DeSKの構成投票画面 RFIDを利用することで不正投票を防止するといった仕組みが盛り込まれていた(サレジオ工業高等専門学校)

 Imagine Cup常連校だけあって両校ともにプレゼン・デモの完成度は非常に高く、安定感が抜群であったが、残念ながらアイデアの革新性やビジネスとしての実現可能で一歩及ばず、優勝をものにできなかった。
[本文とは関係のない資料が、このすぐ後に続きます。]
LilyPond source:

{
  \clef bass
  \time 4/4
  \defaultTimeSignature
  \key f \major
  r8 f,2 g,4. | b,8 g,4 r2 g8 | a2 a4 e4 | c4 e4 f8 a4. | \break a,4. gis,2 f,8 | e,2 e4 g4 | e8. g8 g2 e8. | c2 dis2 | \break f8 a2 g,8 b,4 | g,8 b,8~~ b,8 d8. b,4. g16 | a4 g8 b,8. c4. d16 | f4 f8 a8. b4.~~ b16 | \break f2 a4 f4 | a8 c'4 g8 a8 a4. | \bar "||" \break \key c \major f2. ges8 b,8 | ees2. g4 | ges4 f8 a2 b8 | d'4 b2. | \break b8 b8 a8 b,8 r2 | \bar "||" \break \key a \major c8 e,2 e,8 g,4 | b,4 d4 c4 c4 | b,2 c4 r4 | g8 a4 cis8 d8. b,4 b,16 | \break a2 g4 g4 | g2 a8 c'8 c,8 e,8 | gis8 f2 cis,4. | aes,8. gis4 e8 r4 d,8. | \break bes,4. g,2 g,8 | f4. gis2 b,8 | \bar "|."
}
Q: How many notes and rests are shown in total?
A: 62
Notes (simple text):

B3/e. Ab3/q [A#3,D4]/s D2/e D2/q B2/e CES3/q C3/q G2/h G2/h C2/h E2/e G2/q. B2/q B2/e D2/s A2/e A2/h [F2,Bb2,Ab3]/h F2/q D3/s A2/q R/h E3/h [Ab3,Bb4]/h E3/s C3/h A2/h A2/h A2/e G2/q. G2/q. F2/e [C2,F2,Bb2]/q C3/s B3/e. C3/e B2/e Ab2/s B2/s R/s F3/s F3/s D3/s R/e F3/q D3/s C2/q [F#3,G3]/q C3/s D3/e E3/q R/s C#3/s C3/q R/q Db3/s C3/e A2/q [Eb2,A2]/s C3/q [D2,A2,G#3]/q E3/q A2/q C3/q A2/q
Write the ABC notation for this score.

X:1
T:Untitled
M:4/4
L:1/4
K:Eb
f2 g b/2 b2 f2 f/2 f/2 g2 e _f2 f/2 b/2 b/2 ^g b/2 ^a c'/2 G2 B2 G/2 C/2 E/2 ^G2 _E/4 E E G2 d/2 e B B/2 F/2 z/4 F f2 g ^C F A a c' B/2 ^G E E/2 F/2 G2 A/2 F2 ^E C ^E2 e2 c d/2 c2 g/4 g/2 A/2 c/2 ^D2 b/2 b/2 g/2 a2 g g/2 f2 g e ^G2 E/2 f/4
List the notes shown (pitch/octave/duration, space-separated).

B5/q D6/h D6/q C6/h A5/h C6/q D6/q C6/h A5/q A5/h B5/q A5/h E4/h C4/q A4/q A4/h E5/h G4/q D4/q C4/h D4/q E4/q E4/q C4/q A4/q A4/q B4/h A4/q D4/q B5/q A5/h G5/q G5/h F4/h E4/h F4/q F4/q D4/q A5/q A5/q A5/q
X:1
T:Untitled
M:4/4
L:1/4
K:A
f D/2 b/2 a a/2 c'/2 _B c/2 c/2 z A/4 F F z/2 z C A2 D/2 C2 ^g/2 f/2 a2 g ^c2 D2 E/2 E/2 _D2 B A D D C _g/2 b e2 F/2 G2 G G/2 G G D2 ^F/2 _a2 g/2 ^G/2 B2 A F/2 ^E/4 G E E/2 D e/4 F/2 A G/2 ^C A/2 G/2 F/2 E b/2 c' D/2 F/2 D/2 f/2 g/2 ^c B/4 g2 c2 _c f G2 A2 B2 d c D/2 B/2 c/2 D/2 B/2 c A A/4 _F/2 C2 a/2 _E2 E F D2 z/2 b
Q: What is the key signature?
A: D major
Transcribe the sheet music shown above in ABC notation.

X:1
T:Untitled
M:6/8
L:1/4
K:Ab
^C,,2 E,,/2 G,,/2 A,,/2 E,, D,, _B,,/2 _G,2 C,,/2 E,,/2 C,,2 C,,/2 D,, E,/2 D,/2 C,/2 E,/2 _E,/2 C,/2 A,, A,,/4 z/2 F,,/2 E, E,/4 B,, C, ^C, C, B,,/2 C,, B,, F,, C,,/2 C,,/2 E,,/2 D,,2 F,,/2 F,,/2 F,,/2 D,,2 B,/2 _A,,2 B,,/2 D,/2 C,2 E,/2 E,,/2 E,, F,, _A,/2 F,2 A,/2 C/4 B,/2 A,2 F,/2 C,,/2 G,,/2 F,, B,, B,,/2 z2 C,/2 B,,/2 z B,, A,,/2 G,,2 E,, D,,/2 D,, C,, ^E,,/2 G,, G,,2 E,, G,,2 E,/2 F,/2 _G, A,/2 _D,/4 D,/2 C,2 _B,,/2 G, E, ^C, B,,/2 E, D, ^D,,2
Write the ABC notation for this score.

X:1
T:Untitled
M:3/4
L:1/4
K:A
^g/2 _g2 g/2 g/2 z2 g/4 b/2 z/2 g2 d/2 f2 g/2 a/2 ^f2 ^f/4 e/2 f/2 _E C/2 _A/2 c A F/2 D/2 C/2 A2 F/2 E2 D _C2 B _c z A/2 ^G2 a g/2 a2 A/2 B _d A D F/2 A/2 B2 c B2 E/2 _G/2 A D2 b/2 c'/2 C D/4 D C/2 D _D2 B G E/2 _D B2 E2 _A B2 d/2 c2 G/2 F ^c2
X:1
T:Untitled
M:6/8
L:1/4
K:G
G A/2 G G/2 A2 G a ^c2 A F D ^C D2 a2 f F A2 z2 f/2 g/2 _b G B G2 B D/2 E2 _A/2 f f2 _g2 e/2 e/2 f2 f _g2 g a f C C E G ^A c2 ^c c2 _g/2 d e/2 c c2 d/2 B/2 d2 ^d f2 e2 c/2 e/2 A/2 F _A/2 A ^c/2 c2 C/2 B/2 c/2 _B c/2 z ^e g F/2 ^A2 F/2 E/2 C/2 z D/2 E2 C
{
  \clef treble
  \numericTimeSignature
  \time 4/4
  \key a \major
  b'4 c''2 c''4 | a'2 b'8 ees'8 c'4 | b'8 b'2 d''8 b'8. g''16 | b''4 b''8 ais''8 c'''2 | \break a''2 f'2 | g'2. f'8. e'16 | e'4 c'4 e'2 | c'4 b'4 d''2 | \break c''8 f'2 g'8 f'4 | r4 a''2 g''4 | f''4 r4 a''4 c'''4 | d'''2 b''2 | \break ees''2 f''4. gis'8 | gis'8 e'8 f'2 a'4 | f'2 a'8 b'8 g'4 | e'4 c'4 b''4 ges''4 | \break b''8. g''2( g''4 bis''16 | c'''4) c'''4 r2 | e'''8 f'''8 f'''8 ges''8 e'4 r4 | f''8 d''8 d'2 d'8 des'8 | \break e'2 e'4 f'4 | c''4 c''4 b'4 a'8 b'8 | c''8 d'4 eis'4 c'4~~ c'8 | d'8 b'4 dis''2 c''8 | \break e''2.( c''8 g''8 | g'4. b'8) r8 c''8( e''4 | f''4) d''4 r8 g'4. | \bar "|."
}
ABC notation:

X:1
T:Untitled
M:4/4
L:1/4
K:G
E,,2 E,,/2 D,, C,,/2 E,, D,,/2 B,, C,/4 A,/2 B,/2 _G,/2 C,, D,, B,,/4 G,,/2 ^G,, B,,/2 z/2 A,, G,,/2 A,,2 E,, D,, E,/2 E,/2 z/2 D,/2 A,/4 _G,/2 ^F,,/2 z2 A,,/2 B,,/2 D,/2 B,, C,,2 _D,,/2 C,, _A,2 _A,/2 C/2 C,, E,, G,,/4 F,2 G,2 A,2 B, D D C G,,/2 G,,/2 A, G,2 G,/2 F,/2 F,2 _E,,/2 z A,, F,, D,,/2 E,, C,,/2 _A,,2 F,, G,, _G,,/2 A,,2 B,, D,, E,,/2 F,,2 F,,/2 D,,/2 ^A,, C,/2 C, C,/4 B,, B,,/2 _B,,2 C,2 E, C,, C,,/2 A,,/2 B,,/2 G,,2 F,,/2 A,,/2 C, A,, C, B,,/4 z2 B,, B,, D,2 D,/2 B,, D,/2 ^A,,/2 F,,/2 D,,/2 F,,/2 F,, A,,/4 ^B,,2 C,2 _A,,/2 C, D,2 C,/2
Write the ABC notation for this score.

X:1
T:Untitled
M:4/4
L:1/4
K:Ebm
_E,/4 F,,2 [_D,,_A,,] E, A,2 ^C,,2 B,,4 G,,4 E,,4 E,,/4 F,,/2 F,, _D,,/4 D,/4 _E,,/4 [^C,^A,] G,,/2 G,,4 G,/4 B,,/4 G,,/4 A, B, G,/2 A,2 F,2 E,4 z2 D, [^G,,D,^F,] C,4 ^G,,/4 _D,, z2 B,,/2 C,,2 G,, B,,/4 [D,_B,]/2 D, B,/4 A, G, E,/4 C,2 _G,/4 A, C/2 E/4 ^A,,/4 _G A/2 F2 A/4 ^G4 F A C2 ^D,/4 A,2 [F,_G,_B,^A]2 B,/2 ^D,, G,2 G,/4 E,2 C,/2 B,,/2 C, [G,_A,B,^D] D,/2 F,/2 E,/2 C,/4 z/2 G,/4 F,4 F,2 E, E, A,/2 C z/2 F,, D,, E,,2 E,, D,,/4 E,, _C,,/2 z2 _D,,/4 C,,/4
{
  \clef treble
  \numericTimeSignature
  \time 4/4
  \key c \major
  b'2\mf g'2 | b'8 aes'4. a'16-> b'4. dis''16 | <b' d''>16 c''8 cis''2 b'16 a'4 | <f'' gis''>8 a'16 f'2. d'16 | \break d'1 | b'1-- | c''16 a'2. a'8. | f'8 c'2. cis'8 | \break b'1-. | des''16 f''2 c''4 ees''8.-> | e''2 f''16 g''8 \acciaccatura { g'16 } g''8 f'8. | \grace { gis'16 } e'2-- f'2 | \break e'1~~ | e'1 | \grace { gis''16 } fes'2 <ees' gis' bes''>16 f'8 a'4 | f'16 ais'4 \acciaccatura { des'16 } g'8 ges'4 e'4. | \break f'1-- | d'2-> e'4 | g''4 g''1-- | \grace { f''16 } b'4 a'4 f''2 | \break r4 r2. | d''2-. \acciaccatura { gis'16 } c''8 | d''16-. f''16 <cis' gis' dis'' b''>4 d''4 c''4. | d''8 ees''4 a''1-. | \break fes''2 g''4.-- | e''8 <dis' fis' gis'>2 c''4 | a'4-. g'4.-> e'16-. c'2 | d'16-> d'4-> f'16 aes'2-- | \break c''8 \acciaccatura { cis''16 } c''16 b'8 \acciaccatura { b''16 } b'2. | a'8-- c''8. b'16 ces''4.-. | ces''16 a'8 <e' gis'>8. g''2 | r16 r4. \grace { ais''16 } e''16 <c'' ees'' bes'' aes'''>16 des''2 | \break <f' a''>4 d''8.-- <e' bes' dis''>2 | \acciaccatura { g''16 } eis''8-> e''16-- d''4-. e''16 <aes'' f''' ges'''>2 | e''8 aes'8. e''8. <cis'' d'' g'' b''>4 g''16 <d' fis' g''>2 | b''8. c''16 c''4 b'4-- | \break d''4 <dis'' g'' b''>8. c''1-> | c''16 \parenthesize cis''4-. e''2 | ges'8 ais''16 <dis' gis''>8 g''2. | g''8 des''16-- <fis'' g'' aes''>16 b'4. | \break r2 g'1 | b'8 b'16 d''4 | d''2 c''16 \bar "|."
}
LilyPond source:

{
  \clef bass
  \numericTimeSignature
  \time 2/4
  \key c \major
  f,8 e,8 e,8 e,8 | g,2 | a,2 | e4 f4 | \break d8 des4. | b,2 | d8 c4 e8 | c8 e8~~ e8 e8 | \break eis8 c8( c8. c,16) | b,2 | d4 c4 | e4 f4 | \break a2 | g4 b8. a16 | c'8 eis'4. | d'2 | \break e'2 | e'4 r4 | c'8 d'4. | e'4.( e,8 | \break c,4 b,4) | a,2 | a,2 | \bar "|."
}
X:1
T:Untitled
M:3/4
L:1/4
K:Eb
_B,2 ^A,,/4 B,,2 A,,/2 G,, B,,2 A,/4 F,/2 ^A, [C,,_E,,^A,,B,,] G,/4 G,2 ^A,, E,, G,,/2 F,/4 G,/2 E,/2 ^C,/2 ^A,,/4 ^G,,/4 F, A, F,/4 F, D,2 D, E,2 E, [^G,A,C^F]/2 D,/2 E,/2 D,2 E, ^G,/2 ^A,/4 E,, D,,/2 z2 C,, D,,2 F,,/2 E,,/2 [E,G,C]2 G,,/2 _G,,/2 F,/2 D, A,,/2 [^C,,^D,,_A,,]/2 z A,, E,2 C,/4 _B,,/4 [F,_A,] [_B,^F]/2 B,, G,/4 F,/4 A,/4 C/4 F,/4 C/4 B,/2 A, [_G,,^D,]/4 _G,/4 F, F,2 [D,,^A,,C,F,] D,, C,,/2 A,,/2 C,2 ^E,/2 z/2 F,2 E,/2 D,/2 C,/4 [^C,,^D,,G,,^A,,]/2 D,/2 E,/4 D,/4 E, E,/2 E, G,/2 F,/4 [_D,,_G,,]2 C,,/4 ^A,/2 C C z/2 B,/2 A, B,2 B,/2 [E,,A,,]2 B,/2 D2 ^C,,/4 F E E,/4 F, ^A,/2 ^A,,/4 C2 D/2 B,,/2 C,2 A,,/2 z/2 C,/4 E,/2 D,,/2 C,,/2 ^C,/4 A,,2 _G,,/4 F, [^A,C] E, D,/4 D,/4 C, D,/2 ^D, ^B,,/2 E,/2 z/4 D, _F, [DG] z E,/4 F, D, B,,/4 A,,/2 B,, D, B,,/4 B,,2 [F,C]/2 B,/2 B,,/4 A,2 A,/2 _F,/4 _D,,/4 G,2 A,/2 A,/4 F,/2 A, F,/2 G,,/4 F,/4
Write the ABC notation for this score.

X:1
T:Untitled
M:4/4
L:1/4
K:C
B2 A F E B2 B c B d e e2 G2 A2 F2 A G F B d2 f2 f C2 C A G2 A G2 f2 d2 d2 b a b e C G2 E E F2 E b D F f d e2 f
 今大会で特に印象的だったのは、女性メンバーの活躍だ。優勝したSunDonationの西脇さんと田中さんはもちろんのこと、惜しくも2位となったcoccoloの大川水緒さん、田畑愛実さんのプレゼンは繰り返し練習してきた成果が見て取れ、非常に完成度が高かった。



 なお、同時開催されたソフトウェアデザイン部門 日本大会は、携帯電話の普及が進むアフリカをモデルケースに、医師不足や病院へのアクセスが困難な地域に対して、SMSを利用した簡易総合診療および医療クラウドを用いた地域住民による自律的解決を支援する「Dr.One」を提案した同志社大学のチーム「MI3(エムアイスリー)」が世界大会への切符を手にした。

集合写真 表彰式終了後の集合写真

 今回、日本代表となった両チームは、7月の世界大会本番まで日本マイクロソフトの全面協力の下、英語、プレゼン、技術といったさまざまな面での教育支援を受け、世界大会の表彰台を目指し準備を進めることとなる。